The assessee is a company incorporated in the USA. It was awarded three distinct contracts by a company in India viz., PGCIL. The contracts entered into were for on shore supply of goods and services as well as for off shore supply of goods. The assessee executed only the offshore supply contract and sub-contracted onshore supply and the major part of the onshore service contracts to an Indian party on cost to cost basis with approval of PGCIL. All the above contracts were being carried forward from preceding years. That in AY 2003-04, on the same facts, the Assessing Officer had accepted that the assessee was not having any PE in India and, therefore, no tax was levied on offshore supply of equipment and services rendered outside India. However, during the year under consideration, the Assessing Officer held that the assessee is having PE in India and accordingly, taxed the income from offshore supply of hardware equipment and also in respect of payment for onshore services. Since a small amount was involved, the assessee, with a view to buy peace and end the litigation, did not file any appeal against the assessment order. The AO then levied penalty u/s. 271(1)(c) of Rs. 13.12 lakh for furnishing inaccurate particulars of income. On appeal, however, the penalty order was struck down by the CIT(A).
Held:
The tribunal noted that the facts of the year under consideration and of assessment year 2003-04 are identical. In AY 2003-04, the Assessing Officer had accepted the assessee’s claim that the assessee company did not have any PE in India. However, on the basis of the same facts in the year under consideration, the Assessing Officer came to the conclusion that there was a PE. The Assessing Officer has not pointed out any specific fact which was not disclosed by the assessee or any wrong particulars furnished by the assessee. It was the question of inference to be drawn from the primary facts which were duly disclosed by the assessee.

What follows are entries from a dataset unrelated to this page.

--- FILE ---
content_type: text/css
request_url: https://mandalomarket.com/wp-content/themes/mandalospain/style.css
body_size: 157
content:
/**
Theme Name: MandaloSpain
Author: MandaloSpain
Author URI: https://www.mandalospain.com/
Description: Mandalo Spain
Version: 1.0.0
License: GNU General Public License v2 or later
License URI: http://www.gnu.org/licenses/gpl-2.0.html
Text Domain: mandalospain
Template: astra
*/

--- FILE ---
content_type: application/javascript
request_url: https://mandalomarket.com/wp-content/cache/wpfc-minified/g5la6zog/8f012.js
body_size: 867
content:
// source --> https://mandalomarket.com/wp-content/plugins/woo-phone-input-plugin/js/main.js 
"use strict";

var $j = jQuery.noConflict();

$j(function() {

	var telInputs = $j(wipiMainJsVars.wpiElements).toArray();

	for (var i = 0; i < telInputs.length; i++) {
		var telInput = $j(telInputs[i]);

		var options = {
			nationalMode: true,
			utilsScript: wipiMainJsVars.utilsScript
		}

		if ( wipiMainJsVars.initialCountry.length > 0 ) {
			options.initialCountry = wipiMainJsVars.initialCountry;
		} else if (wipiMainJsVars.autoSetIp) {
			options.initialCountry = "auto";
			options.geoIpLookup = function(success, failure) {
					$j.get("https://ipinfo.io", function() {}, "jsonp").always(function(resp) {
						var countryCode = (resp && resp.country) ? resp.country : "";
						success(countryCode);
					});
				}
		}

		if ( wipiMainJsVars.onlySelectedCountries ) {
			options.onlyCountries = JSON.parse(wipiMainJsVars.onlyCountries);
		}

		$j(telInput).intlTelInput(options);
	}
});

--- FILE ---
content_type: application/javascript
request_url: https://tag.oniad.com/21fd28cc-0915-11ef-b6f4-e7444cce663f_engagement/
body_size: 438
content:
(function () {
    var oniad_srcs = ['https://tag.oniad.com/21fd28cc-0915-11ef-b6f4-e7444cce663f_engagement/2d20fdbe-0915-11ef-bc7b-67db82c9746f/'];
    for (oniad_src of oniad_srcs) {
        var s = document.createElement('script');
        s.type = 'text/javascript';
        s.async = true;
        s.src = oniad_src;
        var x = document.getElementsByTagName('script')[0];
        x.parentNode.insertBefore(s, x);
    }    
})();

The tribunal further observed that merely because the assessee’s claim that it was not having a PE in India was not accepted by the Revenue in the year under consideration, by itself, will not amount to furnishing of inaccurate particulars regarding the income of the assessee. It further noted that on identical facts, the assessee’s claim that it was not having a PE was accepted by the Revenue in the immediately preceding year. In view of the above, the tribunal following the decision of the Apex Court in the case of Reliance Petroproducts Pvt. Ltd. [322 ITR 158 (SC)] upheld the order of the CIT(A).